Document section:
■ ■ ■ ■ ■

It is becoming increasingly clear that many of the conditions that contributed to the ongoing water crisis in Flint, Michigan, are also present in thousands of communities throughout the United States.
A new Reuters analysis of lead testing results across the U.S. published this week found nearly 3,000 communities with poisoning rates that were actually double those of Flint at the height of its contamination crisis.
Lead poisoning is not solely attributable to water, of course — paint and industrial waste are other sources — but the nation’s rapidly deteriorating water infrastructure and a lack of proper testing and oversight of water systems aren’t helping matters.
A separate investigation by USA Today released earlier this month similarly found that 4 million Americans living in small, rural communities were drinking water that might be contaminated with lead due to testing that their utilities either skipped or did not carry out adequately.
The Environmental Protection Agency, which has been widely criticized for playing a significant role in the Flint crisis, appears to be aware of the ways in which it has not lived up to its duty of enforcing both the Clean Water Act and Safe Drinking Water Act, which are intended to protect the nation’s water.
Late last month, the EPA issued a comprehensive “action plan” on its drinking water policies. The report lays out extensive plans to build capacity for water infrastructure improvements, to improve oversight of the Safe Drinking Water Act and to reduce the risk of lead exposure.
Environmentalists and safe water advocates like Harry Henderson, director of the Natural Resources Defense Council, were encouraged by the plan.
“This is an example of the EPA doing what it needs to do, taking a strong national leadership position in framing how we move forward,” Henderson told HuffPost. “And that needs to be understood by whoever sits in the chair of administrator of the EPA.”

■ ■ ■ ■ ■

Listed entries:
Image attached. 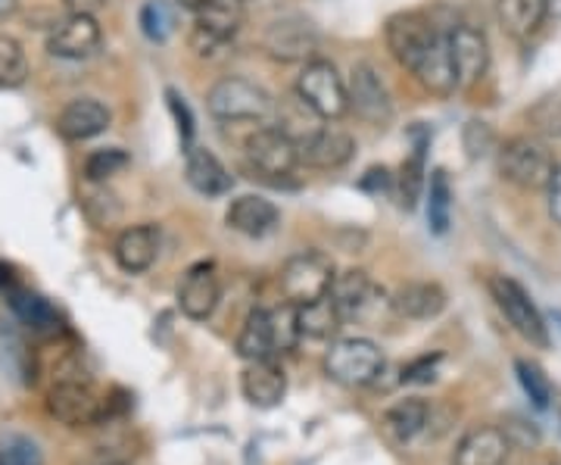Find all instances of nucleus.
Masks as SVG:
<instances>
[{"label":"nucleus","mask_w":561,"mask_h":465,"mask_svg":"<svg viewBox=\"0 0 561 465\" xmlns=\"http://www.w3.org/2000/svg\"><path fill=\"white\" fill-rule=\"evenodd\" d=\"M300 322H297V306H256L241 334H238V356L243 363H260V360H278L280 353L300 344Z\"/></svg>","instance_id":"f257e3e1"},{"label":"nucleus","mask_w":561,"mask_h":465,"mask_svg":"<svg viewBox=\"0 0 561 465\" xmlns=\"http://www.w3.org/2000/svg\"><path fill=\"white\" fill-rule=\"evenodd\" d=\"M496 169L505 182L522 188V191H546L559 172V162L546 147V141L534 138V135H518V138L500 144Z\"/></svg>","instance_id":"f03ea898"},{"label":"nucleus","mask_w":561,"mask_h":465,"mask_svg":"<svg viewBox=\"0 0 561 465\" xmlns=\"http://www.w3.org/2000/svg\"><path fill=\"white\" fill-rule=\"evenodd\" d=\"M44 404H47V412L66 428L103 426L106 419H113V400L101 394L88 378L47 387Z\"/></svg>","instance_id":"7ed1b4c3"},{"label":"nucleus","mask_w":561,"mask_h":465,"mask_svg":"<svg viewBox=\"0 0 561 465\" xmlns=\"http://www.w3.org/2000/svg\"><path fill=\"white\" fill-rule=\"evenodd\" d=\"M297 98L300 103L324 122H337L350 113V94L346 81L337 72V66L328 60L302 63L300 79H297Z\"/></svg>","instance_id":"20e7f679"},{"label":"nucleus","mask_w":561,"mask_h":465,"mask_svg":"<svg viewBox=\"0 0 561 465\" xmlns=\"http://www.w3.org/2000/svg\"><path fill=\"white\" fill-rule=\"evenodd\" d=\"M206 106L221 122H262L275 113L272 94L262 84L243 79V76H225V79L216 81L209 88Z\"/></svg>","instance_id":"39448f33"},{"label":"nucleus","mask_w":561,"mask_h":465,"mask_svg":"<svg viewBox=\"0 0 561 465\" xmlns=\"http://www.w3.org/2000/svg\"><path fill=\"white\" fill-rule=\"evenodd\" d=\"M324 372L343 387H365L378 382L383 372L381 347L368 338H343L331 344L324 356Z\"/></svg>","instance_id":"423d86ee"},{"label":"nucleus","mask_w":561,"mask_h":465,"mask_svg":"<svg viewBox=\"0 0 561 465\" xmlns=\"http://www.w3.org/2000/svg\"><path fill=\"white\" fill-rule=\"evenodd\" d=\"M331 284H334V263L316 250L290 257L278 275L280 297L294 306L312 304L324 294H331Z\"/></svg>","instance_id":"0eeeda50"},{"label":"nucleus","mask_w":561,"mask_h":465,"mask_svg":"<svg viewBox=\"0 0 561 465\" xmlns=\"http://www.w3.org/2000/svg\"><path fill=\"white\" fill-rule=\"evenodd\" d=\"M490 294H493L500 313L505 316V322L512 325L527 344L549 347V328H546L540 306L530 300V294L524 291L522 284L508 279V275H496V279H490Z\"/></svg>","instance_id":"6e6552de"},{"label":"nucleus","mask_w":561,"mask_h":465,"mask_svg":"<svg viewBox=\"0 0 561 465\" xmlns=\"http://www.w3.org/2000/svg\"><path fill=\"white\" fill-rule=\"evenodd\" d=\"M387 47L393 54V60L400 63L402 69L415 72V66L424 60V54L434 47V41L440 38L443 32L434 25L431 16H424L419 10H405L387 20Z\"/></svg>","instance_id":"1a4fd4ad"},{"label":"nucleus","mask_w":561,"mask_h":465,"mask_svg":"<svg viewBox=\"0 0 561 465\" xmlns=\"http://www.w3.org/2000/svg\"><path fill=\"white\" fill-rule=\"evenodd\" d=\"M247 160L256 172L268 175V179H287L300 166L297 138L290 132H284L280 125L256 128L247 138Z\"/></svg>","instance_id":"9d476101"},{"label":"nucleus","mask_w":561,"mask_h":465,"mask_svg":"<svg viewBox=\"0 0 561 465\" xmlns=\"http://www.w3.org/2000/svg\"><path fill=\"white\" fill-rule=\"evenodd\" d=\"M241 25L243 0H209L203 10H197V22L191 29V47L201 57H213L241 32Z\"/></svg>","instance_id":"9b49d317"},{"label":"nucleus","mask_w":561,"mask_h":465,"mask_svg":"<svg viewBox=\"0 0 561 465\" xmlns=\"http://www.w3.org/2000/svg\"><path fill=\"white\" fill-rule=\"evenodd\" d=\"M346 94H350V110L359 116L362 122L383 128L393 120V98L383 84L381 72L371 63H359L353 69V76L346 81Z\"/></svg>","instance_id":"f8f14e48"},{"label":"nucleus","mask_w":561,"mask_h":465,"mask_svg":"<svg viewBox=\"0 0 561 465\" xmlns=\"http://www.w3.org/2000/svg\"><path fill=\"white\" fill-rule=\"evenodd\" d=\"M319 29L302 16H284L275 20L265 35H262V47L272 60L280 63H309L316 60L319 50Z\"/></svg>","instance_id":"ddd939ff"},{"label":"nucleus","mask_w":561,"mask_h":465,"mask_svg":"<svg viewBox=\"0 0 561 465\" xmlns=\"http://www.w3.org/2000/svg\"><path fill=\"white\" fill-rule=\"evenodd\" d=\"M449 54L456 66V81L459 88H478L486 72H490V41L481 29L474 25H456L449 32Z\"/></svg>","instance_id":"4468645a"},{"label":"nucleus","mask_w":561,"mask_h":465,"mask_svg":"<svg viewBox=\"0 0 561 465\" xmlns=\"http://www.w3.org/2000/svg\"><path fill=\"white\" fill-rule=\"evenodd\" d=\"M297 150H300L302 166L331 172V169H343L356 157V138L337 125H324V128L309 132L306 138H297Z\"/></svg>","instance_id":"2eb2a0df"},{"label":"nucleus","mask_w":561,"mask_h":465,"mask_svg":"<svg viewBox=\"0 0 561 465\" xmlns=\"http://www.w3.org/2000/svg\"><path fill=\"white\" fill-rule=\"evenodd\" d=\"M331 297L343 313V319H359V322L371 319L383 304V291L362 269H346L341 275H334Z\"/></svg>","instance_id":"dca6fc26"},{"label":"nucleus","mask_w":561,"mask_h":465,"mask_svg":"<svg viewBox=\"0 0 561 465\" xmlns=\"http://www.w3.org/2000/svg\"><path fill=\"white\" fill-rule=\"evenodd\" d=\"M101 47V25L91 13H69L66 20L54 25L47 50L60 60H88Z\"/></svg>","instance_id":"f3484780"},{"label":"nucleus","mask_w":561,"mask_h":465,"mask_svg":"<svg viewBox=\"0 0 561 465\" xmlns=\"http://www.w3.org/2000/svg\"><path fill=\"white\" fill-rule=\"evenodd\" d=\"M221 300L219 269L213 263H197L184 272L179 284V306L181 313L194 322H203L216 313Z\"/></svg>","instance_id":"a211bd4d"},{"label":"nucleus","mask_w":561,"mask_h":465,"mask_svg":"<svg viewBox=\"0 0 561 465\" xmlns=\"http://www.w3.org/2000/svg\"><path fill=\"white\" fill-rule=\"evenodd\" d=\"M512 438L500 426H474L461 434L453 465H505L512 456Z\"/></svg>","instance_id":"6ab92c4d"},{"label":"nucleus","mask_w":561,"mask_h":465,"mask_svg":"<svg viewBox=\"0 0 561 465\" xmlns=\"http://www.w3.org/2000/svg\"><path fill=\"white\" fill-rule=\"evenodd\" d=\"M110 122H113V113L106 110V103L98 98H76L72 103H66L57 116V132L66 141H88V138L103 135Z\"/></svg>","instance_id":"aec40b11"},{"label":"nucleus","mask_w":561,"mask_h":465,"mask_svg":"<svg viewBox=\"0 0 561 465\" xmlns=\"http://www.w3.org/2000/svg\"><path fill=\"white\" fill-rule=\"evenodd\" d=\"M241 394L243 400L256 409H275L287 394V375L278 360L247 363V368L241 372Z\"/></svg>","instance_id":"412c9836"},{"label":"nucleus","mask_w":561,"mask_h":465,"mask_svg":"<svg viewBox=\"0 0 561 465\" xmlns=\"http://www.w3.org/2000/svg\"><path fill=\"white\" fill-rule=\"evenodd\" d=\"M184 175H187V184L203 197H225L234 184L231 172L221 166L219 157L197 144L184 150Z\"/></svg>","instance_id":"4be33fe9"},{"label":"nucleus","mask_w":561,"mask_h":465,"mask_svg":"<svg viewBox=\"0 0 561 465\" xmlns=\"http://www.w3.org/2000/svg\"><path fill=\"white\" fill-rule=\"evenodd\" d=\"M157 253H160V228L157 225H131L122 231L116 238V247H113L116 263L128 275L147 272L157 263Z\"/></svg>","instance_id":"5701e85b"},{"label":"nucleus","mask_w":561,"mask_h":465,"mask_svg":"<svg viewBox=\"0 0 561 465\" xmlns=\"http://www.w3.org/2000/svg\"><path fill=\"white\" fill-rule=\"evenodd\" d=\"M228 228H234L238 235L247 238H265L272 235L280 223L278 206L272 201H265L260 194H243L238 201H231L228 213H225Z\"/></svg>","instance_id":"b1692460"},{"label":"nucleus","mask_w":561,"mask_h":465,"mask_svg":"<svg viewBox=\"0 0 561 465\" xmlns=\"http://www.w3.org/2000/svg\"><path fill=\"white\" fill-rule=\"evenodd\" d=\"M446 291L437 282H409L390 297L393 313L412 322H431L446 309Z\"/></svg>","instance_id":"393cba45"},{"label":"nucleus","mask_w":561,"mask_h":465,"mask_svg":"<svg viewBox=\"0 0 561 465\" xmlns=\"http://www.w3.org/2000/svg\"><path fill=\"white\" fill-rule=\"evenodd\" d=\"M421 81L424 91L437 94V98H449L459 81H456V66H453V54H449V35H440L434 41V47L424 54V60L415 66L412 72Z\"/></svg>","instance_id":"a878e982"},{"label":"nucleus","mask_w":561,"mask_h":465,"mask_svg":"<svg viewBox=\"0 0 561 465\" xmlns=\"http://www.w3.org/2000/svg\"><path fill=\"white\" fill-rule=\"evenodd\" d=\"M427 147H431V132L419 125L412 132V157L402 162L400 175H397V194H400L402 209H415L424 188H427V166H424Z\"/></svg>","instance_id":"bb28decb"},{"label":"nucleus","mask_w":561,"mask_h":465,"mask_svg":"<svg viewBox=\"0 0 561 465\" xmlns=\"http://www.w3.org/2000/svg\"><path fill=\"white\" fill-rule=\"evenodd\" d=\"M500 25L512 38H534L549 20V0H496Z\"/></svg>","instance_id":"cd10ccee"},{"label":"nucleus","mask_w":561,"mask_h":465,"mask_svg":"<svg viewBox=\"0 0 561 465\" xmlns=\"http://www.w3.org/2000/svg\"><path fill=\"white\" fill-rule=\"evenodd\" d=\"M427 422H431V406H427V400H421V397H405V400L393 404L381 416V426L387 431V438L397 441V444L415 441L421 431L427 428Z\"/></svg>","instance_id":"c85d7f7f"},{"label":"nucleus","mask_w":561,"mask_h":465,"mask_svg":"<svg viewBox=\"0 0 561 465\" xmlns=\"http://www.w3.org/2000/svg\"><path fill=\"white\" fill-rule=\"evenodd\" d=\"M297 322H300L302 338H312V341H328L341 331V325L346 322L343 313L334 304L331 294H324L312 304L297 306Z\"/></svg>","instance_id":"c756f323"},{"label":"nucleus","mask_w":561,"mask_h":465,"mask_svg":"<svg viewBox=\"0 0 561 465\" xmlns=\"http://www.w3.org/2000/svg\"><path fill=\"white\" fill-rule=\"evenodd\" d=\"M10 306H13V313L20 316V322L28 325V328H32V331H38V334L57 338V334L62 331L60 313L54 309L50 300H44V297H38V294L16 291V294L10 297Z\"/></svg>","instance_id":"7c9ffc66"},{"label":"nucleus","mask_w":561,"mask_h":465,"mask_svg":"<svg viewBox=\"0 0 561 465\" xmlns=\"http://www.w3.org/2000/svg\"><path fill=\"white\" fill-rule=\"evenodd\" d=\"M427 225L434 235H446L449 231V223H453V184H449V175L446 169H434L427 175Z\"/></svg>","instance_id":"2f4dec72"},{"label":"nucleus","mask_w":561,"mask_h":465,"mask_svg":"<svg viewBox=\"0 0 561 465\" xmlns=\"http://www.w3.org/2000/svg\"><path fill=\"white\" fill-rule=\"evenodd\" d=\"M25 79H28V60L22 44L10 35H0V91L20 88Z\"/></svg>","instance_id":"473e14b6"},{"label":"nucleus","mask_w":561,"mask_h":465,"mask_svg":"<svg viewBox=\"0 0 561 465\" xmlns=\"http://www.w3.org/2000/svg\"><path fill=\"white\" fill-rule=\"evenodd\" d=\"M530 135L540 141H561V98H542L527 110Z\"/></svg>","instance_id":"72a5a7b5"},{"label":"nucleus","mask_w":561,"mask_h":465,"mask_svg":"<svg viewBox=\"0 0 561 465\" xmlns=\"http://www.w3.org/2000/svg\"><path fill=\"white\" fill-rule=\"evenodd\" d=\"M131 157L122 150V147H103V150H94L88 160H84V179L94 184L110 182L113 175H119L128 169Z\"/></svg>","instance_id":"f704fd0d"},{"label":"nucleus","mask_w":561,"mask_h":465,"mask_svg":"<svg viewBox=\"0 0 561 465\" xmlns=\"http://www.w3.org/2000/svg\"><path fill=\"white\" fill-rule=\"evenodd\" d=\"M140 29H144L147 38L157 41V44L172 38V32H175V13H172V7L165 0H147L144 10H140Z\"/></svg>","instance_id":"c9c22d12"},{"label":"nucleus","mask_w":561,"mask_h":465,"mask_svg":"<svg viewBox=\"0 0 561 465\" xmlns=\"http://www.w3.org/2000/svg\"><path fill=\"white\" fill-rule=\"evenodd\" d=\"M515 372H518V382H522L524 394L530 397V404L537 409H549L552 404V385L546 378L540 365L530 363V360H515Z\"/></svg>","instance_id":"e433bc0d"},{"label":"nucleus","mask_w":561,"mask_h":465,"mask_svg":"<svg viewBox=\"0 0 561 465\" xmlns=\"http://www.w3.org/2000/svg\"><path fill=\"white\" fill-rule=\"evenodd\" d=\"M461 147H465V157L474 162L483 160L486 154L496 150V132L493 125L483 120H468L461 128Z\"/></svg>","instance_id":"4c0bfd02"},{"label":"nucleus","mask_w":561,"mask_h":465,"mask_svg":"<svg viewBox=\"0 0 561 465\" xmlns=\"http://www.w3.org/2000/svg\"><path fill=\"white\" fill-rule=\"evenodd\" d=\"M0 460L7 465H44L38 444L32 438H22V434H13V438L3 441Z\"/></svg>","instance_id":"58836bf2"},{"label":"nucleus","mask_w":561,"mask_h":465,"mask_svg":"<svg viewBox=\"0 0 561 465\" xmlns=\"http://www.w3.org/2000/svg\"><path fill=\"white\" fill-rule=\"evenodd\" d=\"M165 101H169V113H172V120H175V125H179V138L181 144H184V150L194 144V113H191V106L184 103V98H181L175 88H169L165 91Z\"/></svg>","instance_id":"ea45409f"},{"label":"nucleus","mask_w":561,"mask_h":465,"mask_svg":"<svg viewBox=\"0 0 561 465\" xmlns=\"http://www.w3.org/2000/svg\"><path fill=\"white\" fill-rule=\"evenodd\" d=\"M440 360V353H434V356H421L415 363H409L402 368V385H427V382H434Z\"/></svg>","instance_id":"a19ab883"},{"label":"nucleus","mask_w":561,"mask_h":465,"mask_svg":"<svg viewBox=\"0 0 561 465\" xmlns=\"http://www.w3.org/2000/svg\"><path fill=\"white\" fill-rule=\"evenodd\" d=\"M362 191H368V194H387V191H393L397 188V175H390V169L387 166H371L365 175L359 179Z\"/></svg>","instance_id":"79ce46f5"},{"label":"nucleus","mask_w":561,"mask_h":465,"mask_svg":"<svg viewBox=\"0 0 561 465\" xmlns=\"http://www.w3.org/2000/svg\"><path fill=\"white\" fill-rule=\"evenodd\" d=\"M546 194H549V216L556 219V225H561V166L559 172H556V179L546 188Z\"/></svg>","instance_id":"37998d69"},{"label":"nucleus","mask_w":561,"mask_h":465,"mask_svg":"<svg viewBox=\"0 0 561 465\" xmlns=\"http://www.w3.org/2000/svg\"><path fill=\"white\" fill-rule=\"evenodd\" d=\"M103 3H106V0H66L69 13H91V16L101 10Z\"/></svg>","instance_id":"c03bdc74"},{"label":"nucleus","mask_w":561,"mask_h":465,"mask_svg":"<svg viewBox=\"0 0 561 465\" xmlns=\"http://www.w3.org/2000/svg\"><path fill=\"white\" fill-rule=\"evenodd\" d=\"M20 13V0H0V22Z\"/></svg>","instance_id":"a18cd8bd"},{"label":"nucleus","mask_w":561,"mask_h":465,"mask_svg":"<svg viewBox=\"0 0 561 465\" xmlns=\"http://www.w3.org/2000/svg\"><path fill=\"white\" fill-rule=\"evenodd\" d=\"M179 3L184 7V10H194V13H197V10H203V7H206L209 0H179Z\"/></svg>","instance_id":"49530a36"},{"label":"nucleus","mask_w":561,"mask_h":465,"mask_svg":"<svg viewBox=\"0 0 561 465\" xmlns=\"http://www.w3.org/2000/svg\"><path fill=\"white\" fill-rule=\"evenodd\" d=\"M7 282H10V269H7V265H0V287H7Z\"/></svg>","instance_id":"de8ad7c7"},{"label":"nucleus","mask_w":561,"mask_h":465,"mask_svg":"<svg viewBox=\"0 0 561 465\" xmlns=\"http://www.w3.org/2000/svg\"><path fill=\"white\" fill-rule=\"evenodd\" d=\"M0 465H7V463H3V460H0Z\"/></svg>","instance_id":"09e8293b"},{"label":"nucleus","mask_w":561,"mask_h":465,"mask_svg":"<svg viewBox=\"0 0 561 465\" xmlns=\"http://www.w3.org/2000/svg\"><path fill=\"white\" fill-rule=\"evenodd\" d=\"M110 465H119V463H110Z\"/></svg>","instance_id":"8fccbe9b"}]
</instances>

■ ■ ■ ■ ■

What you need to do:
a. Decide whether each statement agrees with the drinking-water article, answering yes or no and quoting the deciding words: (i) Reuters found nearly 3,000 communities with poisoning rates double those of Flint at its worst. (ii) The USA Today investigation concerned Americans living in large urban areas. (iii) The EPA issued its action plan early last month.
b. Proceed with the drinking-water article from the point where it stops.
The entries come from a source separate from the drinking-water article.

Answer set:
a.
(i) Yes: "found nearly 3,000 communities with poisoning rates that were actually double those of Flint at the height of its contamination crisis"
(ii) No: "4 million Americans living in small, rural communities"
(iii) No: "Late last month, the EPA issued a comprehensive “action plan” on its drinking water policies."

b.
President-elect Donald Trump’s selection for that position, Oklahoma Attorney General Scott Pruitt, has made Henderson skeptical about whether the agency under his leadership, if he is confirmed, will take action on key components of the plan.
One priority area of the plan centers on strengthening the protection of the source waters of drinking water. Pruitt has been one of the most vocal opponents to one of the agency’s efforts to accomplish just that, the “waters of the U.S.” Clean Water Rule.
Last year, Pruitt sued the EPA on the matter of the rule, which is intended to clarify which waterways are legally protected under the Clean Water Act, just one of several times he has sued the agency he may soon lead.
Such an action runs contrary to what Henderson described as a clear need for “an effective cop on the beat” to address the nation’s drinking water challenges.
Henderson fears a failure to take such an approach at the federal level rather than leaving such matters in states’ hands — as Pruitt has advocated for in his EPA lawsuits — would likely result in further water crises.
“In Flint, we see what happens when a passive EPA ‘leaves things to the states,’” Henderson said. “Mr. Pruitt’s suggestion of increased deference to states as opposed to understanding the critical intersection of federal standards and oversight to ensure the enforcement of the law is a recipe for continued decline and disaster.”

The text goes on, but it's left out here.